• Ausgewählter Text:

━━━━━━━━━━━━━━━━

Chemie ist In

02.11.2016


Bild

Guten Tag,

ich schreibe Ihnen in Bezug auf den neuesten Werbeclip für die "Chemie ist In" Kampagne, die nun in den Kinos läuft (leider kann ich nicht sagen, ob diese auch im öffentlichen Fernsehen laufen, da ich dieses nicht empfange).
Der Clip handelt von einer jungen Frau, die mit ihrem Handy im Park ist und sich auf einer Bank niederlässt um selfies zu schießen. Dabei wird sie von einem Mann beobachtet; schon dies lässt sie eindeutig abweisende Körpersprache annehmen- sie fühlt sich durch seine eindeutige Beobachtung unwohl.
Der Clip möchte ausdrücken, dass Mobiltelefone nur mit Chemie prodiziert werden können und ohne sie nicht existieren würden- deshalb verschwindet plötzlich ihr Gerät, was der Mann sofort bemerkt und sich zu ihr auf die Bank setzt. Sie wendet sich ab, rutscht auf der Bank weg von ihm und zeigt eindeutig, dass sie sich unwohl fühlt. Er rutscht nach und kommt ihr immer näher, obwohl sie eindeutig zeigt, dass sie das nicht möchte - dann kommt das Logo der Kampagne und der Clip endet, ohne dass wir sehen, was weiter geschieht (vielleicht können wir dafür dankbar sein).

━━━━━━━━━━━━━━━━

• Angezeigte Daten:
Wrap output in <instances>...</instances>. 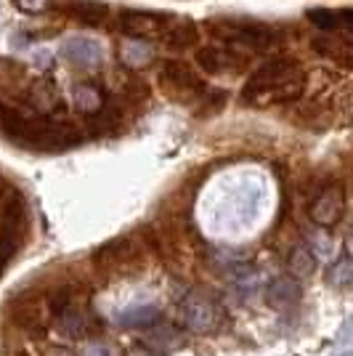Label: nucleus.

━━━━━━━━━━━━━━━━

• Aufgabe: Setzen Sie den Text zum Werbeclip der Kampagne „Chemie ist In“ im Anschluss an seinen letzten Satz fort. Die Daten stammen aus einer anderen Quelle.

• Antwort:
Ich arbeite selbst schon seit Jahren in der Promotion-Branche und habe viel mit Werbung zu tun, kenne die Probleme mit Stereotypen und Sexismus in der Branche und doch kam ich noch nie über einen Spot, der so übel aufstieß und mich mit einem starken Unwohlsein zurückließ. Auch habe ich noch nie wegen eines solchen Vorkommnisses Kontakt gesucht, doch hier ziehe ich die Grenze, in welcher Art Gesellschaft ich leben möchte.
Hier ein Link zu dem Clip: https://www.youtube.com/watch?v=9Iz9G_OCxw4
Mein Anliegen an dieser Stelle ist: ein Werbespot, der öffentlich gezeigt wird (und an junge Menschen gerichtet ist, die Berufe in der Chemie ergreifen sollen), diskreditiert sich, wenn er im Zuge seiner Werbefunktion auf öffentliche Belästigung von Frauen zurückgreift und diese normalisierend darstellt. Das zeichnet nicht nur ein schlechtes Bild von Männern, sondern marginalisiert ein großes Problem in der Gesellschaft, die noch immer damit kämpft, die Privatsphäre von Frauen zu respektieren.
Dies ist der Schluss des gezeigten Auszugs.